## start SUPPLIED INFORMATION
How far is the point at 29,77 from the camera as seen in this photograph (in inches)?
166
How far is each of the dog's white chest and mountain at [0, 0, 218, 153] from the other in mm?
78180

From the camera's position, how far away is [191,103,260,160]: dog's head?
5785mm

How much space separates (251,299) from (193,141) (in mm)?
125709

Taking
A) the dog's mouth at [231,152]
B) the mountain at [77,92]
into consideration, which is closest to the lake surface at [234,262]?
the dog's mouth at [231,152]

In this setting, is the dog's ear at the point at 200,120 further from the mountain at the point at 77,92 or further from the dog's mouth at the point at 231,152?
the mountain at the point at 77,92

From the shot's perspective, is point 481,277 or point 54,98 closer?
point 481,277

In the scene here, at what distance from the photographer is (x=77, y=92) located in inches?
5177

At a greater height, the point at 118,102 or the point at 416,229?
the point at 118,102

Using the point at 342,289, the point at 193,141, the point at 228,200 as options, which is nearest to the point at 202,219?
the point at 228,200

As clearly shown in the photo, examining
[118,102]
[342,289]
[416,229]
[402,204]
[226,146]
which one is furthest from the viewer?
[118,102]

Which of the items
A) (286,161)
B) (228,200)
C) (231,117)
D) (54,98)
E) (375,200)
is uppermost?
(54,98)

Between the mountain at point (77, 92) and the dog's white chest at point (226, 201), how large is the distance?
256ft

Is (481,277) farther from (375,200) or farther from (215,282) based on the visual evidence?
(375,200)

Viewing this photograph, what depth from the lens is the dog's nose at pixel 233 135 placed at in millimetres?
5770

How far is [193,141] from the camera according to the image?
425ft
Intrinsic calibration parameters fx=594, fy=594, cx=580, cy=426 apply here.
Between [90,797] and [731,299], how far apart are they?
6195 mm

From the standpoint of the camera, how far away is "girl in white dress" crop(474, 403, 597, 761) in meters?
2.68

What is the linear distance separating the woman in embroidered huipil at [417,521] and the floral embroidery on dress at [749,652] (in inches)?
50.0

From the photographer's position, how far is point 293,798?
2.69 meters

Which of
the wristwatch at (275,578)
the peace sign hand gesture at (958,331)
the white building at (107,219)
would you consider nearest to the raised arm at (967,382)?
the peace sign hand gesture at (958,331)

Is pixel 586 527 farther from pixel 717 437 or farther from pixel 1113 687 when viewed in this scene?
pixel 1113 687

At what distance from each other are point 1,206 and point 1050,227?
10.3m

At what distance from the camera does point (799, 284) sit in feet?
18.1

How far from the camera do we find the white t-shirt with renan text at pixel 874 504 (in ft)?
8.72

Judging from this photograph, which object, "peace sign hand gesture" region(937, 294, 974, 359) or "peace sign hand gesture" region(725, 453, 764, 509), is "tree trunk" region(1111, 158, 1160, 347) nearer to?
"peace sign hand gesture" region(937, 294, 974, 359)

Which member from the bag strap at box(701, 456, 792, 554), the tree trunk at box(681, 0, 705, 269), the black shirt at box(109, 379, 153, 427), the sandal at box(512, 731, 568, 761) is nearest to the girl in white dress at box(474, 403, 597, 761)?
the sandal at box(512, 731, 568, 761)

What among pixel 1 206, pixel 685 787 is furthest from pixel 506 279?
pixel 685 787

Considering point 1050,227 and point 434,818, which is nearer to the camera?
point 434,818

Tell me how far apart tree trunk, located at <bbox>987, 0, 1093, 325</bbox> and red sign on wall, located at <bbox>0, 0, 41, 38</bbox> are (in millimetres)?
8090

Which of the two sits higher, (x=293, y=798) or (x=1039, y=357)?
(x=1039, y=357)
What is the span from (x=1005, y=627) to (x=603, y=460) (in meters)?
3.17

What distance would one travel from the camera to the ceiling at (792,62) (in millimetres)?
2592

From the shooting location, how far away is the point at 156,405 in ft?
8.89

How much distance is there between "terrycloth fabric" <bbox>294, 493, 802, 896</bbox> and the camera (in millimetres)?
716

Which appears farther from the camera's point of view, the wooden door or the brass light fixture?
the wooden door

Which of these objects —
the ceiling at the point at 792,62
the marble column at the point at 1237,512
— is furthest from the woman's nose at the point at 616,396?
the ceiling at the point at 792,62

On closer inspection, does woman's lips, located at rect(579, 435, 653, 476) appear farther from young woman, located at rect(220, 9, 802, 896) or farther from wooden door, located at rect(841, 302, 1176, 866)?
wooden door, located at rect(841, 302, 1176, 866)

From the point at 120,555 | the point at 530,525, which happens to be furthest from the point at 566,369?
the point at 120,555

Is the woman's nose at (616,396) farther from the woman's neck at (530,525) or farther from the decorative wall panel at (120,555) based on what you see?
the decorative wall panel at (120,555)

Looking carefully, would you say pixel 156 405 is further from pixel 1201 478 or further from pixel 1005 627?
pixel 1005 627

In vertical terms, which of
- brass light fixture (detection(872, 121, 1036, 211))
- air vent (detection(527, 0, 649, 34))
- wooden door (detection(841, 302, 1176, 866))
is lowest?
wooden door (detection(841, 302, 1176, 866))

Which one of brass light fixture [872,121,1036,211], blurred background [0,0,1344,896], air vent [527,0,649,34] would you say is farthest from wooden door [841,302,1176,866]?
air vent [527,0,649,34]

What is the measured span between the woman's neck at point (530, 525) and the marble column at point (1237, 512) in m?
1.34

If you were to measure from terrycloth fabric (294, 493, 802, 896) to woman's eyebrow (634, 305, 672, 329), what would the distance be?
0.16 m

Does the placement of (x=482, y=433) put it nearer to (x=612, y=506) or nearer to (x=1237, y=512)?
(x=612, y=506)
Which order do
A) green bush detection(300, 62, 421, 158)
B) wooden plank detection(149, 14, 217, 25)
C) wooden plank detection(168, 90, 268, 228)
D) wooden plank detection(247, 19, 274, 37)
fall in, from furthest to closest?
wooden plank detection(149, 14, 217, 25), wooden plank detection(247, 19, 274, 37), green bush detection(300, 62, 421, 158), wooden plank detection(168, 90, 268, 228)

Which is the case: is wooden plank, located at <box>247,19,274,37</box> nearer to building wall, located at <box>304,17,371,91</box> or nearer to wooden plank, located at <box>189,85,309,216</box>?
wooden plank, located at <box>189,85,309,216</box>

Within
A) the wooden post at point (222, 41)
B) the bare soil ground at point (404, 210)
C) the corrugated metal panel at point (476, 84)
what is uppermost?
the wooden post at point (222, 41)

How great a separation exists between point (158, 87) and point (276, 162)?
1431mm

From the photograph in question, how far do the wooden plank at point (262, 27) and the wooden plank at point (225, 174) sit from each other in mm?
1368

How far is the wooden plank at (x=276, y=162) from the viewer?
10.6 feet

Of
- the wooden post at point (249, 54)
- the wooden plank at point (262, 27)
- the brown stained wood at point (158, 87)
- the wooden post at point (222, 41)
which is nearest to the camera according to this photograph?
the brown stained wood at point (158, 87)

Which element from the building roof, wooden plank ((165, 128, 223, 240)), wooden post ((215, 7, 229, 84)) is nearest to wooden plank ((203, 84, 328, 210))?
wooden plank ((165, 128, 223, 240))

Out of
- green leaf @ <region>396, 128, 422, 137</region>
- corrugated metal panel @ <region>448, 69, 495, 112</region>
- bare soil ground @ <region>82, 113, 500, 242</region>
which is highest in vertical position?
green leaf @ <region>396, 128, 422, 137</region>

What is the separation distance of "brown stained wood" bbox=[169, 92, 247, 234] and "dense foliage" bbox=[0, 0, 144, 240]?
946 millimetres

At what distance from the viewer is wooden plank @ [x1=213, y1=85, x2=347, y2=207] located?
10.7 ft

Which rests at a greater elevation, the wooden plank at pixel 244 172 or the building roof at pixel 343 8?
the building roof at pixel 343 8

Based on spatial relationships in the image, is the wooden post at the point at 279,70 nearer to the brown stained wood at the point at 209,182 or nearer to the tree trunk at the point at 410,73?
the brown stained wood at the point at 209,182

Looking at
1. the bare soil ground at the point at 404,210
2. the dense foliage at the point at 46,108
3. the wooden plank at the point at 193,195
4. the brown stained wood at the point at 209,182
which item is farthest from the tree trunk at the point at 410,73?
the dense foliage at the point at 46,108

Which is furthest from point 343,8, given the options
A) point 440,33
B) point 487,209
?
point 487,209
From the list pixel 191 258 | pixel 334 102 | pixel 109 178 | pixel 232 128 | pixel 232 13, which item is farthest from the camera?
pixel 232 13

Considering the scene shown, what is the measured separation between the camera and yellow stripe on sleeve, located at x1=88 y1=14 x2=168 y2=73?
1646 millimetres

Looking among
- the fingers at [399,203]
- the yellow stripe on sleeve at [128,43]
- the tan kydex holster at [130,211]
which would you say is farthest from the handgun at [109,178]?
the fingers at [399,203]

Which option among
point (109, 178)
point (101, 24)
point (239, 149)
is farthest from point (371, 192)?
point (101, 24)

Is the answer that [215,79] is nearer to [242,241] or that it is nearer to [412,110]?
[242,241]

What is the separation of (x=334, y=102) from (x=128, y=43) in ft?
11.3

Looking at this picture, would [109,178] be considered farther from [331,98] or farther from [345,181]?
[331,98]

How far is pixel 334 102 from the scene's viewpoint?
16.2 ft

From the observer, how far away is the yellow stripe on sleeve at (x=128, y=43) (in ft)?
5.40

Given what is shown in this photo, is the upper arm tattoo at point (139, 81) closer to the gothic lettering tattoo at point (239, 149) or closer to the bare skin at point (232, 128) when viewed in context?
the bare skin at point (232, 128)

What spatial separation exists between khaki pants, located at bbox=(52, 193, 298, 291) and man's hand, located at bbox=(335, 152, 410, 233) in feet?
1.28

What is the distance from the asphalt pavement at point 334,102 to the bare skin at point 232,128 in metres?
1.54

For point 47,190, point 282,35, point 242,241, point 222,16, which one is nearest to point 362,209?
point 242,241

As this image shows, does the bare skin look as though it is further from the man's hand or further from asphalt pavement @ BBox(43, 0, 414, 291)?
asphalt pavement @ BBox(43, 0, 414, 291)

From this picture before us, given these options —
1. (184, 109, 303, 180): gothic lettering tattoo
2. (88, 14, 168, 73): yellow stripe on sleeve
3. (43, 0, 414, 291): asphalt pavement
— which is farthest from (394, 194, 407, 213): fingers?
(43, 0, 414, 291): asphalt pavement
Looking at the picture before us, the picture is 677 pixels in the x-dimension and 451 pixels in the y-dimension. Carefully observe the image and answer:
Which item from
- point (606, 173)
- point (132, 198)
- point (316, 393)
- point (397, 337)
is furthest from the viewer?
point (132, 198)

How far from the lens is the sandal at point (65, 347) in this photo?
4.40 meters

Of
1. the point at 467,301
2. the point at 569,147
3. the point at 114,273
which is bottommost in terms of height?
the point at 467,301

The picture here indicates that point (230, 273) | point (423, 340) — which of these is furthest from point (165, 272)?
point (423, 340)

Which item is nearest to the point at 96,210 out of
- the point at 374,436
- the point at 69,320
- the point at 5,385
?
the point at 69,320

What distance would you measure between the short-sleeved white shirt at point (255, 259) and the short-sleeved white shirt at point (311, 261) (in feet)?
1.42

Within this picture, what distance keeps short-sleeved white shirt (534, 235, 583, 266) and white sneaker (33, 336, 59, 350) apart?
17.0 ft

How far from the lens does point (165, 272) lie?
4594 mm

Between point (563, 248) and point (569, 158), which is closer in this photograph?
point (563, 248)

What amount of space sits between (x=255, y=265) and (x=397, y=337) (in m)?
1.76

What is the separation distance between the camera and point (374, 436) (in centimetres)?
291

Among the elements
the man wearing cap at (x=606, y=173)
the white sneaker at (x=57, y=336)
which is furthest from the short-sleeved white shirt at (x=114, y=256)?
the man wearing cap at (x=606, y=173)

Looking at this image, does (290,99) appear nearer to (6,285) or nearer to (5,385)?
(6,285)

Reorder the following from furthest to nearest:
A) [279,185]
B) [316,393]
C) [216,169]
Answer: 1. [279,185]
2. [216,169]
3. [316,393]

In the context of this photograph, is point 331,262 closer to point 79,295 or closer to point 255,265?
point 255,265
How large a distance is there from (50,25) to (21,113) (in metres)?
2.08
## end SUPPLIED INFORMATION
## PROBLEM REQUIREMENTS
Render as a JSON list of strings, one per line, the lines from the one containing "How large a" through the end of the entries, inclusive, with blank lines omitted.

## EXERCISE SOLUTION
[
  "How large a distance is there from (50,25) to (21,113) (in metres)?",
  "2.08"
]